Lutz was one of Docker’s students, and in the 1960s, he established his own firm, Lutz & Partners, which focused on reinvigorating public spaces in towns throughout southern Germany. One of his defining projects was the 1989 redesign of the center of Freudenstadt — a small 420-year-old city in the heart of the Black Forest that had been destroyed during the war — where Lutz installed a grid of playful, geyser-like fountains that children still run through on hot summer days. “Water adds an element of movement,” he says. “Designing space, whether public or private, is about the flow of movement.”

THESE CITY-PLANNING PROJECTS often took years to complete and were always tainted by small compromises. But in Lutz’s own home, no one — not even his wife, Gudrun — could question his choices. Although he still wishes he’d been able to design the actual building, he instead delineated space by creating architectural shapes within the predefined rooms, the central tower being the most obvious example. There’s also the adjacent wide-open staircase, which originally included chrome banisters, until Lutz hired a carpenter to reorient the steps into a compact C shape, the two flights facing opposite directions, each obscured by a waist-high wall. Like a sculpture, the angled wall that follows the stairs and the horizontal wall that hides the landing form new shapes depending on your vantage point; this optical illusion is exaggerated by a bright yellow panel of paint that mirrors the grade of the white metal railing, creating the effect of a Sol LeWitt mural. The windows and sliding doors in the nearby kitchen are likewise decorated with geometric lines and curves, this time in a translucent off-white paint that Lutz chose to add privacy because, he says, “he hates curtains.”

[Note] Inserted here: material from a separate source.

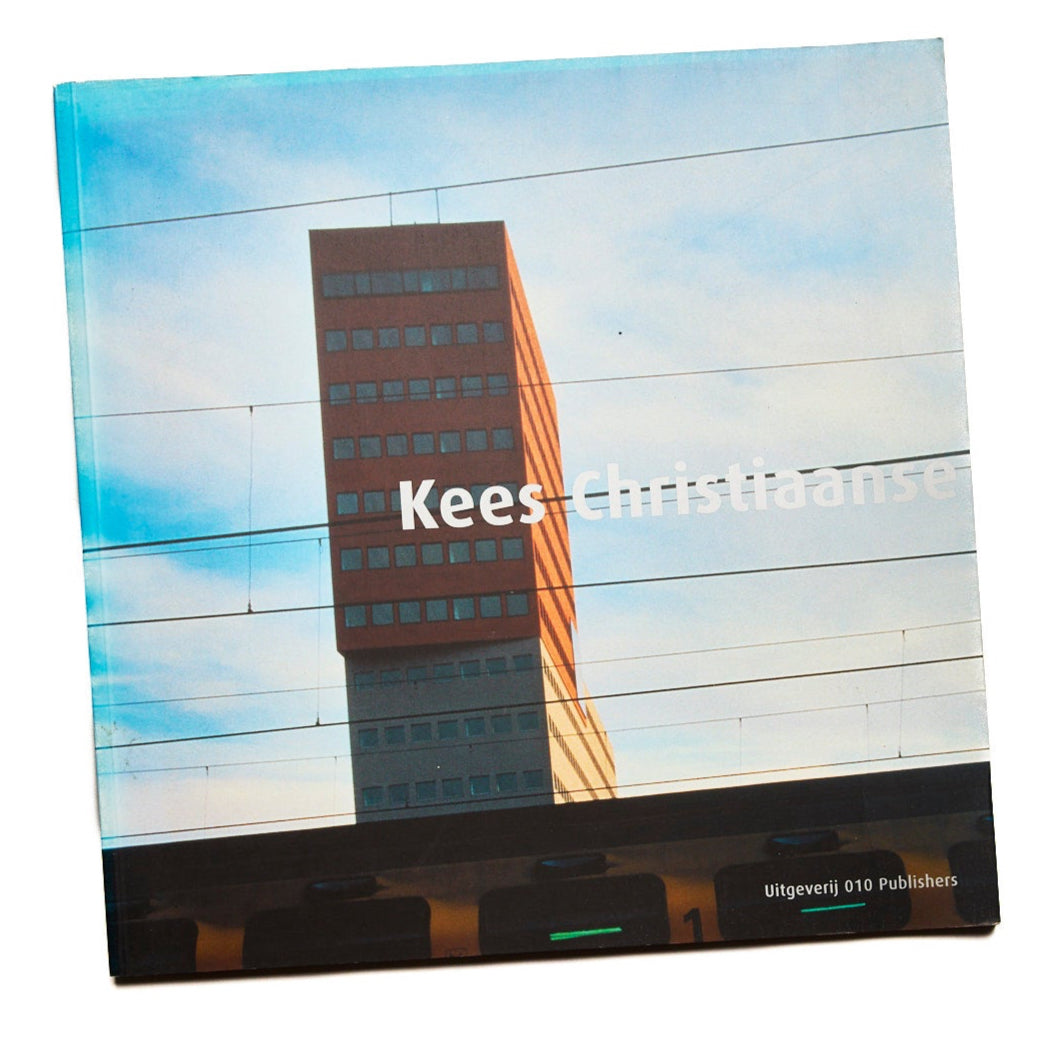 {"loading" => "lazy", "class" => "motion-reduce", "sizes" => "(min-width: 1200px) 267px, (min-width: 990px) calc((100vw - 10rem) / 4), (min-width: 750px) calc((100vw - 10rem) / 3), calc(100vw - 3rem)", "widths" => "165, 360, 535, 750, 940, 1100", "alt" => "Kees Christiansen", "is" => "lazy-image"}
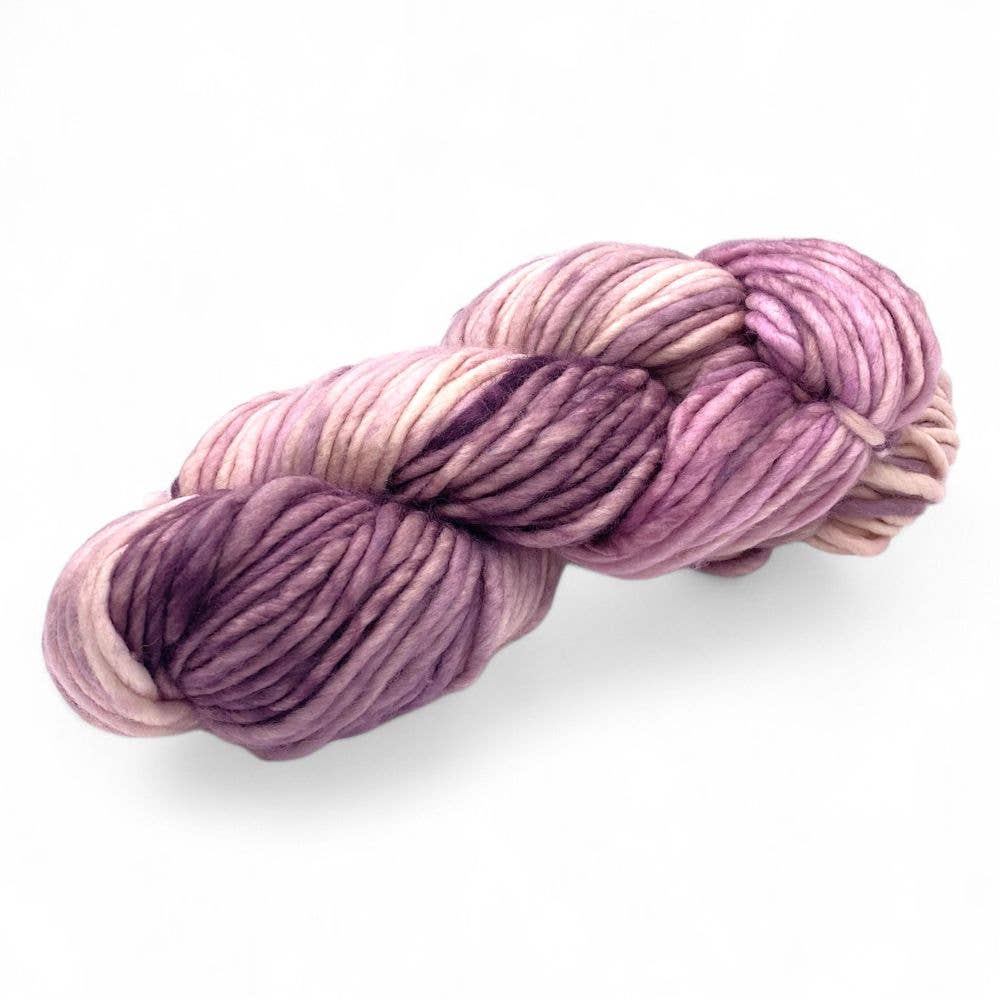 Rooster Yarns – wholesale Yarn – Manos del Uruguay Franca Super Chunky Merino Knitting Wool26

Though such decisions may at first sound eccentric, the apartment starts to seem more practical, even downright functional, when explained by its architect. Lutz chose the diagonal tile pattern, for instance, because it was easier to lay within the dimensions of the irregularly shaped, 540-square-foot downstairs room. He picked yellow for the walls because it’s “the color of the sun,” he says, and in the absence of windows in the back of the apartment, he “wanted to simulate light in some way.”

Decades later, even his once-skeptical daughter has come around to the space’s inherent logic. Having co-founded the cultish early aughts knitwear brand Lutz & Patmos, Tina returned from New York to Germany two years ago to launch the handbag line Lutz Morris; its fall 2019 collection was inspired by the apartment, from “the geometric shape of the stairway to the primal colors of the walls to the strong philosophy of form following function,” she says. “I have come to respect the fact that my parents never changed their vision over the past four decades.” (Lutz Morris’s recent ad campaign was also shot at the apartment.) A few years ago, the ground floor was in need of renovation, and Gudrun says she and her husband debated whether they should replace the dark brown and white tiles with something that seemed more contemporary. “And finally we said, ‘You know what we should do?’” she asks. “The exact same thing we did before.”